If you could go back in time, what would you tell your younger self?
It will all work out. He’s not the one. Travel sooner and more often. Follow your gut and heart. But honestly, I would also just tell myself to hang in there because everything pans out just the way it's supposed to.
What do you love most about what you do?
I feel most alive when I am onstage. It’s as simple as that. I also love the community it has brought me. I love the sense of purpose it has brought me. Mostly, I love how human and alive I feel when I am being vulnerable onstage. There is nothing else for me that compares to that feeling.
What helped you most to rebound from what you considered your biggest failure or mistake in your career?

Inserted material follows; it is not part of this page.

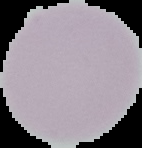
Summary:
  - Result: no malaria parasites seen
  - Image type: cell region segmented out of the field of view; surrounding area masked to black
  - Image size: 142×148 pixels
  - Preparation: thin blood film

Travel was my rebound and is usually always the thing that can reset me. There was a time when I didn’t want to do this anymore. It wasn’t really a mistake or failure as much as a complete feeling of wanting to give up. My father died and suddenly acting, performing, all of it seemed pointless. I didn’t wanna hear girls in a waiting room for an audition obsessing about their hair. I was so angry and vibrating at such a high frequency of anger – I couldn’t be giving and I don’t think you can be an actor if you aren’t a vessel. So I packed up a backpack and went on a solo backpacking trip around the world. It started with a one way ticket, and I didn’t come back until months later when I really knew I could be in NYC and be okay again. I was walking in Bondi Beach, Australia one day and It came over me that I was ready and I would be alright. Travel saved my life.
Do you have any self care practices you do to stay focused and sane?
Hot yoga, running, and audiobooks.
How do you prepare for a role you consider difficult personally, whether it hits too close to home or goes greatly against your personal beliefs?
I didn’t become an actor to feel comfortable, but I do think that if I feel really uncomfortable with a role, I just simply wouldn’t take it. For example, I got to a point in my career where I have turned down auditions because I didn’t want to play an Asian stereotype. But I welcome challenging roles. I don’t want to play one dimensional characters, I welcome playing a role where I get to dive into a circumstance that is heavy. It is cathartic and it's why we do what we do. I want to be challenged and I want to be stretched emotionally. True growth has never been born out of me being entirely comfortable.